A few days later, she left for New York to be with Jack. When her husband begged for their marriage, she told him to see a psychiatrist. “He told me I should see one,” she said, “that it was I who was all mixed up.” Meanwhile, Kevin moved to a hotel and immersed himself in self-help books like Wake Up And Live.
After Emma filed for divorce, she had a rendezvous with Jack several hours from Detroit in a summer house in Douglas, Michigan. It was no cottage -- there were servants and gardeners and a stunning view of Lake Michigan sunsets. But Emma began to miss her children, or so she said. She phoned home. Kevin happened to answer. An argument followed – “I thought you were in Chicago!” was in the earful Kevin gave her.
The next thing she knew – as she sat on a couch in the summer home, reading a magazine, the lake’s swells singing in the background -- she heard her husband’s voice at the front door, followed by pistol shots. Kevin had tracked them down and promptly shot Jack twice in the chest.
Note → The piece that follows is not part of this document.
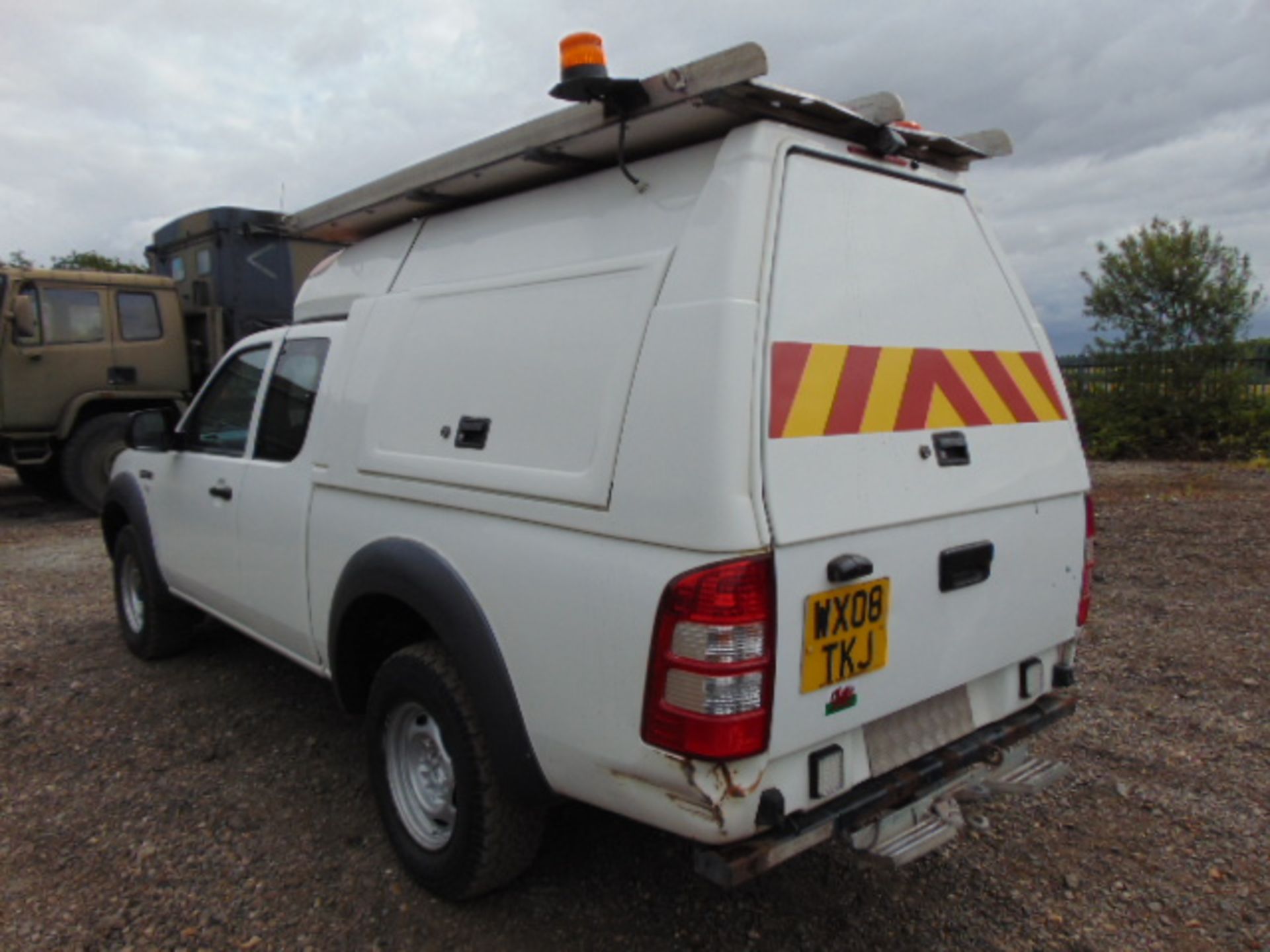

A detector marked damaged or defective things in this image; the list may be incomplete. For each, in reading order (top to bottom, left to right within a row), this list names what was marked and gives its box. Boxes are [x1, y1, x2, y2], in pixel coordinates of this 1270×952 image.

rusty bumper section [696, 695, 1072, 889]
Kevin was imprisoned in the Allegan County jail and put on trial two months later. The case was an exercise in histrionics. Emma bolted from the room several times while others were testifying. Kevin’s father collapsed and had to be carried out. The judge had to hand out tickets in advance after the crowd smashed the glass doors. Journalists came from hundreds of miles around for this one, and each witness was a spectacle.
Kevin’s money bought a good defense – he argued he was not guilty by reason of insanity. Three psychiatrists testified that he was “definitely insane,” in a “post-psychotic stage,’ at the time he killed Jack. The murder was the result of extraordinary events, one expert said; “it’s like striking a match – once you strike it, you don’t strike it again.”
Kevin himself was on the witness stand for less than ten minutes. “I can’t say what I did. I can’t say what I did. I don’t know.”
When the jury retired to deliberate, Kevin spent the night in his jail cell, praying with his cell mate, rereading the many letters sent to him, the only lights he had in the nightmare. Then in the wee hours of Saturday came word that the verdict had been reached. The jury found him not guilty by reason of insanity.
At once, the flash bulbs started popping off, and the expression they caught on Kevin’s face is pure relief. His last words in the courthouse: “I never knew people could be so nice.”
Kevin spent three months at Michigan’s Hospital for the Criminally Insane before the pretense was dropped and he was released. Emma divorced him – he didn’t contest it – and their real names are now quite forgotten.
The legal lesson remains -- statutory prohibitions on murder are sometimes trumped by an older, unwritten law.